● Set exercise:
Transcribe word for word the lines spanning the line with "Which, out of" through the end of the records.

● Records:
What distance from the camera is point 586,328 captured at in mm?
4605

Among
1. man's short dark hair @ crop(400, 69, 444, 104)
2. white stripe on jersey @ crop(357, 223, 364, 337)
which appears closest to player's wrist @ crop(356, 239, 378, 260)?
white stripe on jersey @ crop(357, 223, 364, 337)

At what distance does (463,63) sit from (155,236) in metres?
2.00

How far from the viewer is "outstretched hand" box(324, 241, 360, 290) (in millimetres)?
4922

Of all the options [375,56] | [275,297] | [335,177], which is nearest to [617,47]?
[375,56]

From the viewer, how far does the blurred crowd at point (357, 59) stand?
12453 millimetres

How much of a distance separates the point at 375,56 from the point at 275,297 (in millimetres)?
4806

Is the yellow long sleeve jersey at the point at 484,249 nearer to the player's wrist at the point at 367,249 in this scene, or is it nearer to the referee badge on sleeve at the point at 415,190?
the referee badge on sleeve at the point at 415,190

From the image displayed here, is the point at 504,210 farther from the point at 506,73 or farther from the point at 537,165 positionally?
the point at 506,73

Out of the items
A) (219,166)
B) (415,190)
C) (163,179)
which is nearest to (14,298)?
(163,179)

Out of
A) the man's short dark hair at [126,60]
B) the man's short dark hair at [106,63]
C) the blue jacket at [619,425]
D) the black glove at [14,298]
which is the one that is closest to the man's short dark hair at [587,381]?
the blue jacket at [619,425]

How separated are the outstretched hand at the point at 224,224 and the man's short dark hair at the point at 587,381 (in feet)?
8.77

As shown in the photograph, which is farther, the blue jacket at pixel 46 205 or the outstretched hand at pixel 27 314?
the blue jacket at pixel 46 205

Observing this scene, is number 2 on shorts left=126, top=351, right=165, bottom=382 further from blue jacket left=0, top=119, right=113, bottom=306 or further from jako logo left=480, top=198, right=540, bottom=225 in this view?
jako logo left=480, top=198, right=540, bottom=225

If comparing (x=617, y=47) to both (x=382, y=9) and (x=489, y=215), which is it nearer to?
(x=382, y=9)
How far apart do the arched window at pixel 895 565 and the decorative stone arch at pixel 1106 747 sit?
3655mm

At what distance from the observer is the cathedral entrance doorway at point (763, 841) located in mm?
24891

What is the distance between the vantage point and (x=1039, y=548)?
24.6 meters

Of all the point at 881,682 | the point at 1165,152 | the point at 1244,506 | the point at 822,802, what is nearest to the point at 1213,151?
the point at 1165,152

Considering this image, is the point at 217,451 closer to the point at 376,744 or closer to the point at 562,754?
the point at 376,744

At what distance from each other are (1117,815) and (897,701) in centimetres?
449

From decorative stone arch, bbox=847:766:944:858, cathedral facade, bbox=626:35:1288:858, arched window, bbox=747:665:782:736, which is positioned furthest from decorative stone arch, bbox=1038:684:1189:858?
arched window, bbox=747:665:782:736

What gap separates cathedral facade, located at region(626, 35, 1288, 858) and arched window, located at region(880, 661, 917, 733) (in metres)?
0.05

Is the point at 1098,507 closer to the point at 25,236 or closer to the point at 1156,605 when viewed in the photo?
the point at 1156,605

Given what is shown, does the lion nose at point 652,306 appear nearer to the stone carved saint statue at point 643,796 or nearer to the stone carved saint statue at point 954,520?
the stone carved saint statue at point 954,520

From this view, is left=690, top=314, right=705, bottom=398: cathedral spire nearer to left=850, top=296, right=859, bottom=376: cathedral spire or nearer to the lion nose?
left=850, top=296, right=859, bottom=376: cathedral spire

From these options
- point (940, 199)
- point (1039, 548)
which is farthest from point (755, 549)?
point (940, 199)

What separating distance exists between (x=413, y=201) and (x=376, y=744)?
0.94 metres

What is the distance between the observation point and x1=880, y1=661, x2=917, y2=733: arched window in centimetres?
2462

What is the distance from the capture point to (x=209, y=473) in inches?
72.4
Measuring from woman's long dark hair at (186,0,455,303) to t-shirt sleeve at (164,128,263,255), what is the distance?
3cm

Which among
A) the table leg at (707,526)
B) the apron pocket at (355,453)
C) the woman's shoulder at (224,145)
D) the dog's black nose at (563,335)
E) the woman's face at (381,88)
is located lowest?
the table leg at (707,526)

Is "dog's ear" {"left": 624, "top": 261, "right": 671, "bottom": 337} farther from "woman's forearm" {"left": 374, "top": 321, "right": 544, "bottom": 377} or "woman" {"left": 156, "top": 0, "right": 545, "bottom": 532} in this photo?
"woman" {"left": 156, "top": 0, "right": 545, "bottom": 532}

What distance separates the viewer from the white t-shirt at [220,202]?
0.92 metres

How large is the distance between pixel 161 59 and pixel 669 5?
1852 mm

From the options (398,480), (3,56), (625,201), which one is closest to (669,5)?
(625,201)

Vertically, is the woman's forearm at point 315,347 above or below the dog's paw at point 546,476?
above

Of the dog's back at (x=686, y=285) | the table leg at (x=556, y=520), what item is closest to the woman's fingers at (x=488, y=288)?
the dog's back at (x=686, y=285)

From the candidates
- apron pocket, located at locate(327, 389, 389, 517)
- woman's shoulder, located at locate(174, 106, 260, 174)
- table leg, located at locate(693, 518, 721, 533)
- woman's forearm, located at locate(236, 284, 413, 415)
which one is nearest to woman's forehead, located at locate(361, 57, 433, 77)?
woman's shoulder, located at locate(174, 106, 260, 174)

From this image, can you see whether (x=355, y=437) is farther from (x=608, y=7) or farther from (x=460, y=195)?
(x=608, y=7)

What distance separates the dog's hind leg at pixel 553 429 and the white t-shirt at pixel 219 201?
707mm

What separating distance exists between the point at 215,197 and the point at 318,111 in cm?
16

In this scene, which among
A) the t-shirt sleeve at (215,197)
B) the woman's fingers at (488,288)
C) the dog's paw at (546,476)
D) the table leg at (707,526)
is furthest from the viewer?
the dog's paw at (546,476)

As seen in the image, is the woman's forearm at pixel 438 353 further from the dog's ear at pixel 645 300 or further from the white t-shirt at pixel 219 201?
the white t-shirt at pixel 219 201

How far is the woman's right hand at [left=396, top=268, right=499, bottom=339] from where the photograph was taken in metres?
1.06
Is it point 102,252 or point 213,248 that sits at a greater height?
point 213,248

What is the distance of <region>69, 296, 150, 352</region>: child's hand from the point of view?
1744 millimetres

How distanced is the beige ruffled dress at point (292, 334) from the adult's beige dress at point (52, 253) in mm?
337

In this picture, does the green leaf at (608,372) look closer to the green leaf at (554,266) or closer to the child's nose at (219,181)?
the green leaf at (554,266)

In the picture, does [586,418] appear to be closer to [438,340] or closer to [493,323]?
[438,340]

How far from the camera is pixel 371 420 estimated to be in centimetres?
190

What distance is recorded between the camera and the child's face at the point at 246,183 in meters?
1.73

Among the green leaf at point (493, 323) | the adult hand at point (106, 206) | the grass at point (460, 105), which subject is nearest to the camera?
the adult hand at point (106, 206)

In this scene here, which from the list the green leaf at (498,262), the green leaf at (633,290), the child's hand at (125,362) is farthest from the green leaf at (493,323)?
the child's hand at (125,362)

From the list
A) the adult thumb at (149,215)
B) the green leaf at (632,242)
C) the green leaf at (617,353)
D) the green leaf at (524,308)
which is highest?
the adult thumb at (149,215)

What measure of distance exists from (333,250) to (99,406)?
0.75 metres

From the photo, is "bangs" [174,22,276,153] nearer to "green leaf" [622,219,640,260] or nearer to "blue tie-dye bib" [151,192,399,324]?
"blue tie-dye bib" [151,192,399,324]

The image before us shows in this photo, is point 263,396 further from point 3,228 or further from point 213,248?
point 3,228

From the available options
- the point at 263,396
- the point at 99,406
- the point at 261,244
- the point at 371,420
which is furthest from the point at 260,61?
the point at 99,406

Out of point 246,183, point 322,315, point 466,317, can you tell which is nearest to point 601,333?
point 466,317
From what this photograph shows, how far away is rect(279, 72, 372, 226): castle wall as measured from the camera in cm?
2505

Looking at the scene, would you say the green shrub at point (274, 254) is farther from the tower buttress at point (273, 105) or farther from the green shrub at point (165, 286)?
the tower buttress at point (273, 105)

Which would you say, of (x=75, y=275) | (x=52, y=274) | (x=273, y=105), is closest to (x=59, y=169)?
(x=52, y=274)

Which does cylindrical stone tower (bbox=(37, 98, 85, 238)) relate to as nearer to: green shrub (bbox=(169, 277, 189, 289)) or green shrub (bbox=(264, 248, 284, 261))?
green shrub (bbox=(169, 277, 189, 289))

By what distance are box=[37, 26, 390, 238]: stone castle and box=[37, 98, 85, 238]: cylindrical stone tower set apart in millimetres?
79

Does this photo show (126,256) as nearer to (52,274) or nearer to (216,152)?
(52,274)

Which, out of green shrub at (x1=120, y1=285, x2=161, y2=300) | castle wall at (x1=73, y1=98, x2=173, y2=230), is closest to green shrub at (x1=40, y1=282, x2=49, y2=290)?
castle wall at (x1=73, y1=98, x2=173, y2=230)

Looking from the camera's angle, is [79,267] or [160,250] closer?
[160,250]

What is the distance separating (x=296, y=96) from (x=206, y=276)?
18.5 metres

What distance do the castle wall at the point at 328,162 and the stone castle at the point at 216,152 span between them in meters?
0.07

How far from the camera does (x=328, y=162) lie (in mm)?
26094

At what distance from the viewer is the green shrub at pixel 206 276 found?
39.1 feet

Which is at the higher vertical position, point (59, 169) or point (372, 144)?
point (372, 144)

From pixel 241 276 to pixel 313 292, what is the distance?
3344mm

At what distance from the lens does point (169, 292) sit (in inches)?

● Output:
Which, out of green shrub at (x1=120, y1=285, x2=161, y2=300) | castle wall at (x1=73, y1=98, x2=173, y2=230), is closest to green shrub at (x1=40, y1=282, x2=49, y2=290)?
castle wall at (x1=73, y1=98, x2=173, y2=230)

Looking from the camera's angle, is [79,267] or [160,250] closer?
[160,250]

What is the distance separating (x=296, y=96) from (x=206, y=276)?
18.5 metres

What distance do the castle wall at the point at 328,162 and the stone castle at the point at 216,152 span between them in meters?
0.07

How far from the camera does (x=328, y=162) lie (in mm)?
26094

At what distance from the viewer is the green shrub at pixel 206 276 found?
39.1 feet

Which is at the higher vertical position, point (59, 169) or point (372, 144)?
point (372, 144)

From pixel 241 276 to pixel 313 292, what is the distance?
3344mm

At what distance from the lens does point (169, 292) sit (in inches)?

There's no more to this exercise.